ICYMI: ‘The Eye-Popping Cost Of Medicare For All’

WASHINGTON – After Medicare for all’s unaffordable costs and middle class tax hikes took center stage in this week’s presidential debate, Ronald Brownstein of The Atlantic examines “eye-popping” new research showing that the new one-size-fits-all government-controlled system would cost “more than the federal government will spend over the coming decade on Social Security, Medicare, and Medicaid combined.”  He writes:

Senator Elizabeth Warren’s refusal to answer repeated questions at [Tuesday’s] debate about how she would fund Medicare for All underscores the challenge she faces finding a politically acceptable means to meet the idea’s huge price tag – a challenge that only intensified [this week] with the release of an eye-popping new study.

The Urban Institute, a center-left think tank highly respected among Democrats, is projecting that a plan similar to what Warren and Senator Bernie Sanders are pushing would require $34 trillion in additional federal spending over its first decade in operation.  That’s more than the federal government’s total cost over the coming decade for Social Security, Medicare, and Medicaid combined, according to the most recent Congressional Budget Office projections.
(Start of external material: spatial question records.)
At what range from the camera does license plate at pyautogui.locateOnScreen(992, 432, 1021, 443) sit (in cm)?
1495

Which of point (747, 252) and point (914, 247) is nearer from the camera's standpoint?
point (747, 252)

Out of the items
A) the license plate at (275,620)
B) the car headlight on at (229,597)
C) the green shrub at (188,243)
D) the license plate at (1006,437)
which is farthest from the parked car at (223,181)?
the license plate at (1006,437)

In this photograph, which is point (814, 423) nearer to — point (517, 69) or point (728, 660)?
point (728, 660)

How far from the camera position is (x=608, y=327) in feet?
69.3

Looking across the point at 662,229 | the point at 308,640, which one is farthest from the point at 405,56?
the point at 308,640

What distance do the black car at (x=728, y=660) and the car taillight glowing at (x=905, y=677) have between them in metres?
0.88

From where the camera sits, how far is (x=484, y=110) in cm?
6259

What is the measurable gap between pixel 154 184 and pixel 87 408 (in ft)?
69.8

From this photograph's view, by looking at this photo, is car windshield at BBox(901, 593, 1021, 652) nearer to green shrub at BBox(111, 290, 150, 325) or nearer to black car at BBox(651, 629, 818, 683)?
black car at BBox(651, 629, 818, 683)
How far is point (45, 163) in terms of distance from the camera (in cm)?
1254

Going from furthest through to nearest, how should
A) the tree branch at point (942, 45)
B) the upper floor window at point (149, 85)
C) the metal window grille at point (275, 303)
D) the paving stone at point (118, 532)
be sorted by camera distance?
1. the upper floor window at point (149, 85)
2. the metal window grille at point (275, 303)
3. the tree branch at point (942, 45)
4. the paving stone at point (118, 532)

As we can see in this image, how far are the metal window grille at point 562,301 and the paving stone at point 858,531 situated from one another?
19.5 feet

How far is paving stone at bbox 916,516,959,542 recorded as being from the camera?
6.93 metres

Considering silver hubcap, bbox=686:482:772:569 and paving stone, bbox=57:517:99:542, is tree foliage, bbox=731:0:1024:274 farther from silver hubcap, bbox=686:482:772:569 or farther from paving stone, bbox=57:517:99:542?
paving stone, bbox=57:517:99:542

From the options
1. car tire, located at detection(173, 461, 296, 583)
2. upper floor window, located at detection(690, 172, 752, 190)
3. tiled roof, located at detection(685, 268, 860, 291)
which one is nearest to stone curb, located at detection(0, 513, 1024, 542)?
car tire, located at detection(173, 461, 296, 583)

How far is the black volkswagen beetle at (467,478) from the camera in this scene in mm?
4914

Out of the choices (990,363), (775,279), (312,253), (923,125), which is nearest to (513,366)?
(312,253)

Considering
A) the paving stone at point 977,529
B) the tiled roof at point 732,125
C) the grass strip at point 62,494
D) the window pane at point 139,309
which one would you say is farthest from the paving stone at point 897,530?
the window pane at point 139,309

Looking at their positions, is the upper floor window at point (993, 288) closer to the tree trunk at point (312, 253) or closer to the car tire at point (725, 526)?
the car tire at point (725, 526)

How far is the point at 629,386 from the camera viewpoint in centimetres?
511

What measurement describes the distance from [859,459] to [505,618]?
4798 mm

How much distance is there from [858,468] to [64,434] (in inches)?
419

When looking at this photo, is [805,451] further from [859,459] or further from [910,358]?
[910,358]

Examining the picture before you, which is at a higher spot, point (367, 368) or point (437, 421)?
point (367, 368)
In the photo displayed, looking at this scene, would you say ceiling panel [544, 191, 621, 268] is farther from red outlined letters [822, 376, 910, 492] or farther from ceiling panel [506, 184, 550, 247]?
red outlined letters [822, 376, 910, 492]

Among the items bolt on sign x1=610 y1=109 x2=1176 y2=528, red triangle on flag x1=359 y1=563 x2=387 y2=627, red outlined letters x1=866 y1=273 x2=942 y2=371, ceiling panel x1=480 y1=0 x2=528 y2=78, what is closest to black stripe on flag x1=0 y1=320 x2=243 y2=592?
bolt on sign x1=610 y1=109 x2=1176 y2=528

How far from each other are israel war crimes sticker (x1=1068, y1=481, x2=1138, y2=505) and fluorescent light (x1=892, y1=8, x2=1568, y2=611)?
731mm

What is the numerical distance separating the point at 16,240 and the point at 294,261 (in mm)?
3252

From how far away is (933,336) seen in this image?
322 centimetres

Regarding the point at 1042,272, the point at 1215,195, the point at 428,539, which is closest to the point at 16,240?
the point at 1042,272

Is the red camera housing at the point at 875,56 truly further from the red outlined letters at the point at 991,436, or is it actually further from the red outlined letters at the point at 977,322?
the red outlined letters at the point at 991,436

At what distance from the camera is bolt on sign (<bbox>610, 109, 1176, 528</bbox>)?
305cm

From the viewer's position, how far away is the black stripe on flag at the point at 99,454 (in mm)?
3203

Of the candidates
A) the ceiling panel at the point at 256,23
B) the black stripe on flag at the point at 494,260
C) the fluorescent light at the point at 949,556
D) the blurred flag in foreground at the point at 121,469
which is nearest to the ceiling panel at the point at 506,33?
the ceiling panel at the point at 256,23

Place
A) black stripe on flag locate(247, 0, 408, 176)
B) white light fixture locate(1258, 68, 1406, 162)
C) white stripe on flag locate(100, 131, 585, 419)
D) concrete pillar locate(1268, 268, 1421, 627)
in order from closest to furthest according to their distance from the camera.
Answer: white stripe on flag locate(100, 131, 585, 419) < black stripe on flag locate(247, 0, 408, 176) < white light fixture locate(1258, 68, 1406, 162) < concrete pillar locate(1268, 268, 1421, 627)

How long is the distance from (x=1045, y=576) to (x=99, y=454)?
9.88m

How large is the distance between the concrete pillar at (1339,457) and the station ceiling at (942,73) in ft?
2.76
… The 10-year cost of $34 trillion that the study forecasts nearly matches the CBO’s estimate of how much money the federal government will spend over that period not only on all entitlement programs, but also on all federal income support, such as the Supplemental Nutrition Assistance Program … But over the next decade, the plan on its own would represent a nearly 60 percent increase in total expected federal spending, from national defense to interest on the national debt, according to CBO projections.

… Taxes that can fill that big of a hole are not easy to identify.  Even by Warren’s own estimates, which some liberal economists consider too optimistic, her proposed wealth tax on personal fortunes exceeding $50 million would raise just $2.75 trillion over the next decade.  That’s less than what would be required to fund a single-payer plan for one year.